Second, by serializing, you can pass objects from one place to another, and generally, objects are only valid in the application domain in which the object is created. However, serialization can send an object from one application domain to another in a different application domain by value. For example, serialization can be used to save session state in ASP. and copy objects to the clipboard of a Windows Form. One of the most important purposes of serialization is to transfer objects over the network.

3. What situations require serialization?

Persist the custom object in some form of storage.

4. Which methods can be used for serialization?

Prior to the advent of a systematic serialization method, the programmer would like to persist the objects of a custom class and transfer them, using the following methods:

(1). The programmer realizes the function of saving the object data, writing code for each object and storing its data.

(2). Cast the object to char* or void* type data, and then transfer the data.

The advantages of serialization relative to the above two methods are compared in terms of versatility, ease of use, flexibility, and portability.

5. What are the advantages of serialization?

(1). Versatility:

If the programmer itself implements the function of saving object data, then for each class of objects, programmers have to write different code, the work is very large, not high versatility. Serialization provides a process approach, which is generally consistent with each category, improving the commonality of the code.

If you cast an object to a char* or void* type of data for transmission, you must know beforehand the size of the object to allocate the space of the array in advance. However, if there is a variable-length data structure in the object, it is not possible to accurately understand the size of the object data, only a pre-estimate. If the estimate is small, it can cause space overflow, the consequence of the program crash, and if the estimate is large, it will cause the waste of space. However, the problem of variable-length data structures can be well solved if the serialization method is used.

(2). Ease of Access:

If the programmer itself implements the function of saving object data, then for the different data structures in the class, programmers should write the corresponding save code, simple data structure is good to say, if it is a multi-layered data structure, code writing will become more and more complex, so cumbersome and error prone.
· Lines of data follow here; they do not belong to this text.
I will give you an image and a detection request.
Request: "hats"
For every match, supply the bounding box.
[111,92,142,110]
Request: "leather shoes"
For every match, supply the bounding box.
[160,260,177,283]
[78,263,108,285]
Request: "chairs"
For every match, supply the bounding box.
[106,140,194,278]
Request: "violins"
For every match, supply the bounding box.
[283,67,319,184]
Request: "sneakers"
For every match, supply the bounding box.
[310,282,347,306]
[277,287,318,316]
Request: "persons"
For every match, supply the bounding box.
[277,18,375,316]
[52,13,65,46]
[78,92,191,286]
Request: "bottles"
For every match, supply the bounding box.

Serialization provides a way to persist the data types for simple data types, as well as string types, STL containers, pointers, and so on, simply by invoking them, with great ease.

(3). Flexibility:

Serialization provides several formats for persisting object data, such as saving in a simple text format, saving in XML format, saving in SOAP format, saving in binary format, and so on. It also provides a variety of ways to save persisted objects, such as saving to a string, saving to a file, etc., with great flexibility.

(4). Portability

With the method of casting an object to the char* type for transmission, you need to be aware of the problem with the CPU byte order. If the starting machine is different from the CPU byte order of the destination machine, it will cause the data that the destination machine reads cannot be restored to the original object. While it is possible to solve this problem by converting the local byte order into a network byte order and then transferring the network byte order to the local byte order, it increases the complexity of the programmer's consideration of the problem. Serialization masks the difference in byte order, making the transmission of persisted objects more portable.
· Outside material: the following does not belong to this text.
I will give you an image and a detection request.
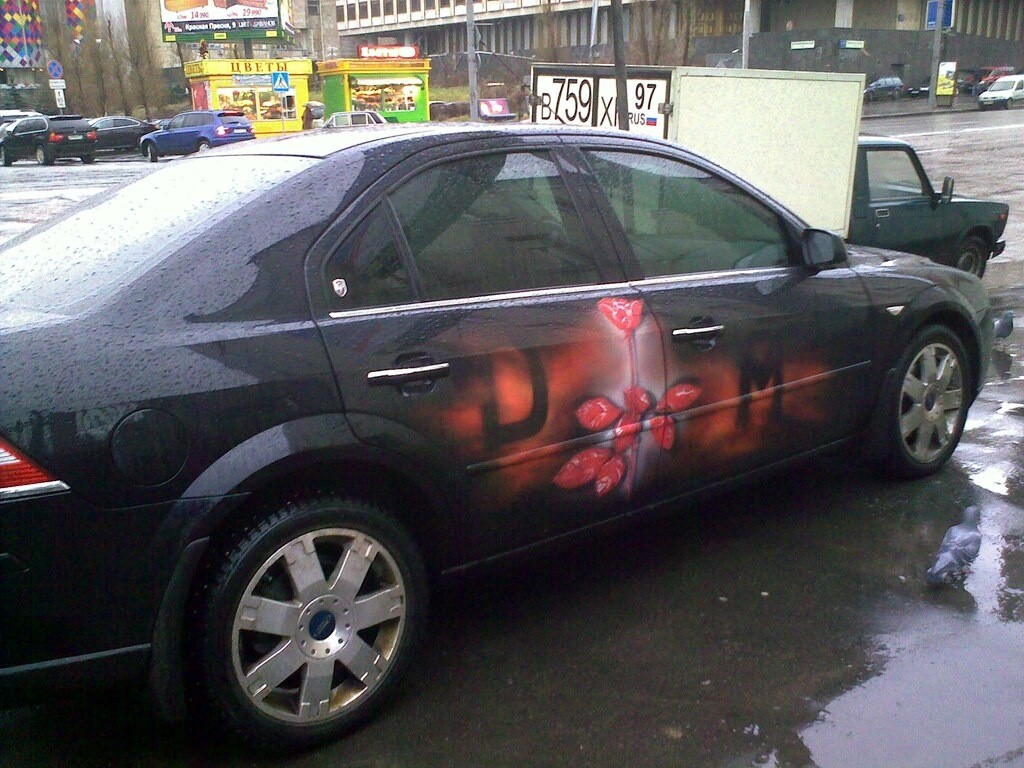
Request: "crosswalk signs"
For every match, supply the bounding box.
[271,72,290,92]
Also, using serialization can be a good way to cross a platform.

6. Example: Our requirements 3.1 performance testing of the OTT-based database structure

When performing performance tests on a program that uses an OTT-based database structure, because the PNR data being read is a document in XML format, it takes a lot of time to read the XML file into memory, turn it into a DOM tree, and then convert the data in the DOM tree into the object structure required by the OTT database. If this part of the time in the program's performance time, will result in the performance of the test has a large error. Therefore, the best way to do this is to convert the PNR data in XML format into an object that is available to the program, and read the object directly when the program is running . This allows the time to parse the PNR data in XML format to be separated from the time the program runs, thus guaranteeing the accuracy of the performance test. To save the PNR data to a program-usable object is the process of serializing an object, and the program reads the file that holds the object and restores it to its original object, which is the process of deserializing an object.

7. Data transfer only with a specific type

In some cases, because of constraints, the transmission of data can only use a certain type. For example, when using tuxedo, only the char* type can be used to transmit data from the client to the server, for example, when passing data using shared memory, only in contiguous array form. In these cases, a challenge is encountered if the transmitted data is an object of a custom class. One approach is to force the object to be converted directly to the qualified type, to the destination and then to the original type by the qualified type. This approach should be the fastest in terms of performance, but using this method requires a clear knowledge of the length of the outgoing data, so it is not convenient to send variable-length data. In addition, it has cross-platform compatibility issues. Another approach is to use the object serialization method to save the object as a byte stream, transfer it to the destination, and then deserialize the object to the custom class at the destination. This approach is relatively generic, secure, and prescriptive, but may not be as good as the previous method.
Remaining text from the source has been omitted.